In the hagiography, Pigmenius was a Christian scholar who numbered among the instructors of the young royal relative destined to switch back to paganism and become reviled of Christians as the Emperor Julian the Apostate.
Fleeing the new order, Pigmenius headed to Persia and as the Roman martyrology recounts it, there
he lived four years and went blind. After four years he was addressed in a dream vision by the Lord Jesus Christ, saying: “Pigmenius, return to Rome, and there you will regain your sight.” Getting up the following morning, he had no fear, but immediately got into a ship and came to Rome. After four months, he entered the city; he began to ascend the hill on the Via Salaria with a boy, feeling his way with a cane. And behold, Julian the emperor, travelling in his golden robes, saw Pigmenius from afar; recognizing him, he ordered him to be summoned. When he had been brought, Julian said to Pigmenius: “Glory be to my gods and goddesses that I see you.” Pigmenius replied: “Glory to my Lord, Jesus Christ, the crucified Nazarene, that I do not see you.” In a rage, Julian ordered him to be thrown off a bridge into the Tiber.
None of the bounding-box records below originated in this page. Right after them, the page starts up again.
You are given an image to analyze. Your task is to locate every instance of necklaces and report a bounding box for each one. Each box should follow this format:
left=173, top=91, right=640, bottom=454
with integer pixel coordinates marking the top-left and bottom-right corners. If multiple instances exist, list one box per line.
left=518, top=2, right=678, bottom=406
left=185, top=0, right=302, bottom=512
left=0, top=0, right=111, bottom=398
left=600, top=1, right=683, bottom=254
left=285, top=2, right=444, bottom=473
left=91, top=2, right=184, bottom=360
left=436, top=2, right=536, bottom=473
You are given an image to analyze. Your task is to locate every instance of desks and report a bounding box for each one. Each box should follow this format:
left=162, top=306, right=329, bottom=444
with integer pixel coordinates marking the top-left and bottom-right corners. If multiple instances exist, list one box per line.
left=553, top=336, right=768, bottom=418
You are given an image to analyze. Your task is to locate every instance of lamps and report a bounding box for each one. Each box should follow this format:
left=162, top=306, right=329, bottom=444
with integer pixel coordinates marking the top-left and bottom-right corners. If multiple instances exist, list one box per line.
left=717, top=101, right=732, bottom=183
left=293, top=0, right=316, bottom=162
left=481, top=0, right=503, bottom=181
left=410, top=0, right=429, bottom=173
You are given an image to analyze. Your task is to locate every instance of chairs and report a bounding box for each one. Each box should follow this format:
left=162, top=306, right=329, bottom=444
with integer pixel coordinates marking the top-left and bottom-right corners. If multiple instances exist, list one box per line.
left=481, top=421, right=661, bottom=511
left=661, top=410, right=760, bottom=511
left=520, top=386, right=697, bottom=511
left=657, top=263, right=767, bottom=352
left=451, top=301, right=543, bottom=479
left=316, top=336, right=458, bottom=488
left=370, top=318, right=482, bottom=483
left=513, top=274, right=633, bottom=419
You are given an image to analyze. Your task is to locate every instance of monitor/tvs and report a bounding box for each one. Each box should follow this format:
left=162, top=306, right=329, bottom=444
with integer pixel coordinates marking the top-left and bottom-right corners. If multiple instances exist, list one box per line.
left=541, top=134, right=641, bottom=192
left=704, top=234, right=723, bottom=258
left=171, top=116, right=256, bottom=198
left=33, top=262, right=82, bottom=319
So he got to dunk on the emperor, before he got dunked by the emperor.*
However, this book (French) makes the interesting argument that the fourth century Pigmenius was a reinvention of a 1st century Roman saint of similar name, to whom subsequent legends attributed a fictitious eastern sojourn.** “It is this ‘orientalization’ of Pigmenius that connected it to the time of Julian,” runs the argument. For, once Julian’s death in battle in those precincts made the East an overwhelming shadow in Roman minds, “Julian’s story melded somehow with the legends which ran over the distant lands where it had unfolded and the oriental traditions, were ‘Julianized'” — Pigmenius’s among them.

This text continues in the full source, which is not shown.